Pope Francis has said “it is necessary to proclaim courageously and in every situation, the Gospel of Christ, a message of hope, reconciliation, communion, a proclamation of God’s closeness, his mercy, his salvation, and a proclamation that the power of God’s love is able to overcome the darkness of evil and guide us on the path of goodness.” This Gospel message of incredible hope that the Church has been entrusted with communicating to the world risks becoming an offensive “noisy gong or a clanging cymbal” in people’s ears when a prominent Christian in the public spotlight like Mr. Robertson is believed to be speaking for all of us when making ignorant and uncharitable statements about people that God loves. In his oft quoted “Love Chapter,” St. Paul uses the Greek word agape when explaining the type of all-consuming and sacrificial love required of us as followers of Christ. The question is, do people see this kind of love flowing through our speech and actions; behavior we claim is inspired by our Christian faith?

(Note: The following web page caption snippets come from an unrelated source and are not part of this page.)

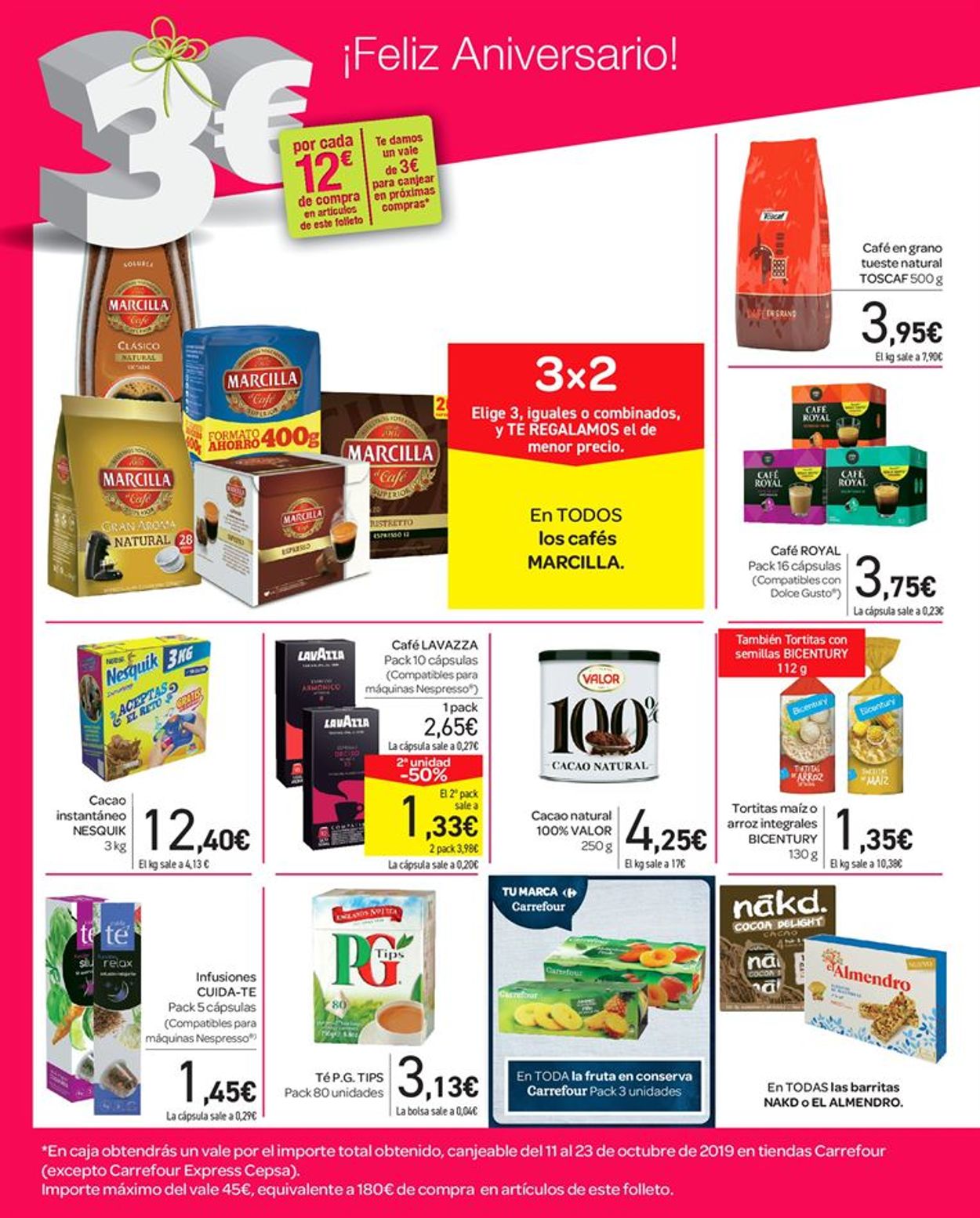 Carrefour Folleto - 24.09-10.10.2019 (Página 38)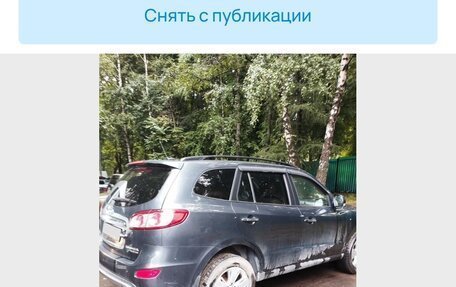 Hyundai Santa Fe III рестайлинг, 2011 год, 1 200 000 рублей, 2 фотография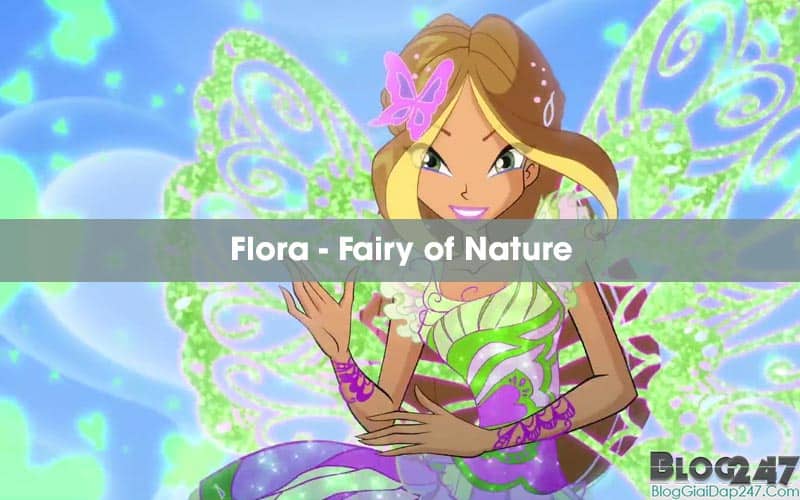 Flora: Là tiên nữ thiên nhiên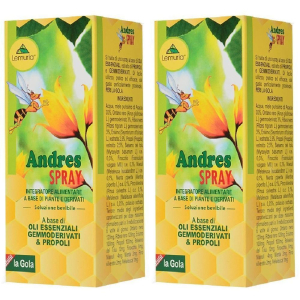 Cerca Offerte di andres spray 2x30 ml e acquista online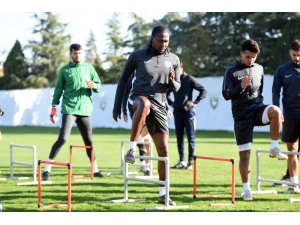 Denizlispor, Başakşehir maçı hazırlıklarına başladı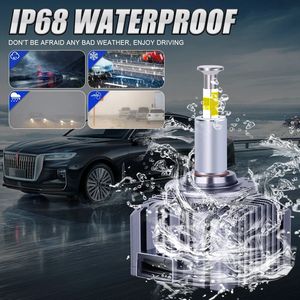 Offre Spéciale 55W 10000LM D1S D3S LED phare ampoule voiture accessoire Kit de Conversion Plug Play 6500K 99% Canbus pour <span class=keywords><strong>bmw</strong></span> Serie 5 pour audi - Product Image 6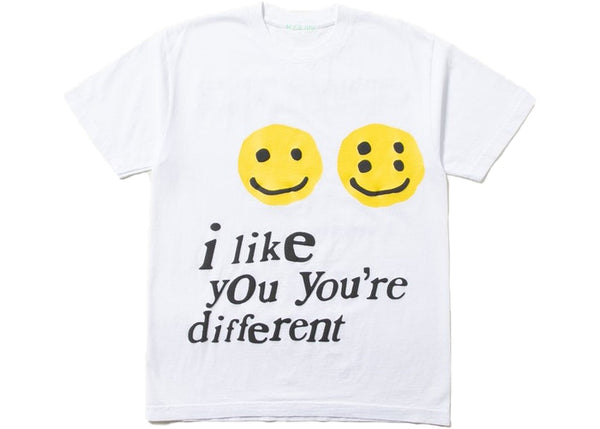 CPFM I Like You You're Different Short Sleeve T-SHIRT - White
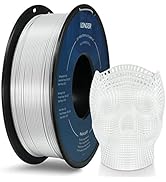 LONGER PLA 3D Printer Filament 1.75mm, Dimensional Accuracy +/- 0.02 mm, No Tangle, Environmental...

In a time period when the cultural conversation regarding homosexuality and other highly charged issues has become so polarized, Francis cautions us to remember that “in ideologies there is not Jesus.” He recognizes the simple truth that an “ideology does not beckon” but in fact “chases away the people.” What he shows in leading by example is a way to live the Gospel in a way that demonstrates the agape love of Christ that pours itself out in self-denying service to others and actions marked by profound love, warmth, and kindness. Quite simply this could be viewed as a lifestyle that embraces the motto: “Love More, Talk Less.” What’s ironic is that people who live like this are the kinds of people who, like Mary did with her friend and Savior Jesus, you want to sit at their feet to hear what they have to say. There are so many “harassed and helpless...sheep” in and out of the church who are looking for good shepherds they can trust to not only protect but to show them true, unconditional, pure love, the love a parent has for his or her child. This is ultimately a longing for God’s love. Instead of erecting more roadblocks to faith through thoughtless words, can we be the vessels that God uses to draw the people that he dearly loves to Himself? Maybe then our reputation will be based less on what we preach and more on how we love.